This invention relates generally to controlling an energy storage system (ESS) in a power grid and, more specifically, to a power controller for optimizing the discharging and charging state of charge (SOC) of the ESS.
It is generally recognized that the installation and use of an ESS on an electrical grid can result in material benefits (operational, financial, environmental, etc.) to grid participants and/or stakeholders, and by doing so can generate material financial returns to an entity owning or controlling the energy storage (ES) assets. Energy storage techniques can generate these kinds of benefits through a range of potential ES applications, such as (i) the provision of certain ancillary services for which there are established energy or capacity market mechanisms, (ii) load shifting or peak shaving, (iii) deferral or avoidance of otherwise necessary transmission or distribution upgrades, (iv) relief of transmission or distribution bottlenecks or other constraints, (v) integration of intermittent renewable generation, whether through smoothing, ramping services, the provision of shaped power or otherwise, (vi) hybridization of generation assets to increase fuel efficiency or reduce carbon emissions, (vii) provision of backup power or uninterruptable power system (UPS) during islanded operation, (viii) time shifting of energy purchases and sales for cost saving or arbitrage purposes (see
The existence and extent of the benefits and/or related financial returns from a specific installation and use of an ESS can be dependent on a broad range of factors. These factors include the cost of the ESS (which is generally measured in terms of $/kW and/or $/kWh), the ESS's ratio of power to energy, the size of the ESS (in kW or kWh), the round-trip efficiency of the ESS, the cycle life and/or useful life of the ESS and the power generation systems, the manner in which acquisition of the ESS is financed, the site and installation costs of the ESS, the ongoing operating and maintenance costs of the ESS. Additional factors can also relate to the location of the ESS installation and the ES application(s) for which it is used. These factors can include energy prices and other market conditions, the specific grid conditions giving rise to a need for the ES application, the pricing/compensation/tariffs or other incentives available for the product or service provided by the ES application, the reliability of forecasts of available power, and the mix of generation assets serving the geographic (or the collection of electrical connections to an ESS) area that includes the ESS.
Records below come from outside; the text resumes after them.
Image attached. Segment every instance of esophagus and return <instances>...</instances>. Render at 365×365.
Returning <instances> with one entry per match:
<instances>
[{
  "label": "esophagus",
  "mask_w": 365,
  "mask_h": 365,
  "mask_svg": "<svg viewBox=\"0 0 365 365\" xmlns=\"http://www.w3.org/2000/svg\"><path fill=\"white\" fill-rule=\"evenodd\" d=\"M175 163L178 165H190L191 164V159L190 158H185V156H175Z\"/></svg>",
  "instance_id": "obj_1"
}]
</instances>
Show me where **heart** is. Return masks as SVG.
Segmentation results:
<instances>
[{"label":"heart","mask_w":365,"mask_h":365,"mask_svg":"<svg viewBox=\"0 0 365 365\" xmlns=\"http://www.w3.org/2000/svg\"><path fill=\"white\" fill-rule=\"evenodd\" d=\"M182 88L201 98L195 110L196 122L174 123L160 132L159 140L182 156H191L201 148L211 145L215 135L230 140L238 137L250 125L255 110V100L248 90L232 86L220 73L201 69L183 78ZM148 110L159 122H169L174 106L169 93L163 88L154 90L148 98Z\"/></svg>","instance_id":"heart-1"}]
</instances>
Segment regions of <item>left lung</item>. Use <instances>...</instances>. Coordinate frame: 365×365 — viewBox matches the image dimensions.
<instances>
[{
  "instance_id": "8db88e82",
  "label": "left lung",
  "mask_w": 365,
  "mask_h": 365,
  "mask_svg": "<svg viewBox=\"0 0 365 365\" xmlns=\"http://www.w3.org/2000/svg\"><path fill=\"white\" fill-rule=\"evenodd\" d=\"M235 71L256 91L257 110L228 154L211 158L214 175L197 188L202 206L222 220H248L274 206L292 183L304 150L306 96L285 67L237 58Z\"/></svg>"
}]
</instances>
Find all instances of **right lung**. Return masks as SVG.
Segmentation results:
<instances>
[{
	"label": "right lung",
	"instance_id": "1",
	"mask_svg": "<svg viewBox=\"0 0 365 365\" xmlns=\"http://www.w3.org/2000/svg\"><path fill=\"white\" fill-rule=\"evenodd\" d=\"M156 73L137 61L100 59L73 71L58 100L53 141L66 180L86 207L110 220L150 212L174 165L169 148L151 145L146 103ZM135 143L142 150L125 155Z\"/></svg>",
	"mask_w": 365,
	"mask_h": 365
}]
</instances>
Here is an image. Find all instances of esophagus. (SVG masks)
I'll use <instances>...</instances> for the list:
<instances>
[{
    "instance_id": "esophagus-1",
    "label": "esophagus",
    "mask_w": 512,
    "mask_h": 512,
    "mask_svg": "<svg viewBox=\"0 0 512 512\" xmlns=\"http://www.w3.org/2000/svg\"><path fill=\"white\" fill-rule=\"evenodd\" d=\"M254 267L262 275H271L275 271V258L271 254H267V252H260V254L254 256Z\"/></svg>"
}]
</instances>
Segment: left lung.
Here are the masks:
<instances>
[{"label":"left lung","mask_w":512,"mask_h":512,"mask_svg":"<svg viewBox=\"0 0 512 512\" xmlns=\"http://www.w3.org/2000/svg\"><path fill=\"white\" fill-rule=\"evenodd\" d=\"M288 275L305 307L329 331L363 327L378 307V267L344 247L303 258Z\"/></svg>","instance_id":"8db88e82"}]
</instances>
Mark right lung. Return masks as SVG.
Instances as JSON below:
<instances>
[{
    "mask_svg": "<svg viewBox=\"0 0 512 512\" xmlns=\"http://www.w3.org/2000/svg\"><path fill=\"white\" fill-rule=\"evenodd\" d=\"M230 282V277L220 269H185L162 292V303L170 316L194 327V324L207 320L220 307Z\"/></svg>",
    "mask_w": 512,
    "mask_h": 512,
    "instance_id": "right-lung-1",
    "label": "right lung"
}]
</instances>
A number of studies and simple models exist which each provide a degree of guidance regarding potential ES applications, the basic types of ESS technologies that may be appropriate for the ES applications, potential market sizes, and maximum ESS costs for the use of an ESS to be economical. These studies and models can be useful in providing overall insight into future markets and the appropriateness of current or future ES technologies to address certain needs or opportunities on the grid. The studies, however, do not provide specific insight as to the appropriate SOC operation specifications for an ESS used in conjunction with the ES application at such location. Moreover, third-party optimization packages that implement such models are costly and are not able to integrate with legacy digital tools of the entity owning or controlling the ES assets. This includes the inability to tune the third-party optimization package for specific requirements of the legacy digital tool. More specifically, third-party optimization packages do not couple an operating mode to the economic metrics that inform the optimal, appropriate energy and power characteristics of an ESS purchase.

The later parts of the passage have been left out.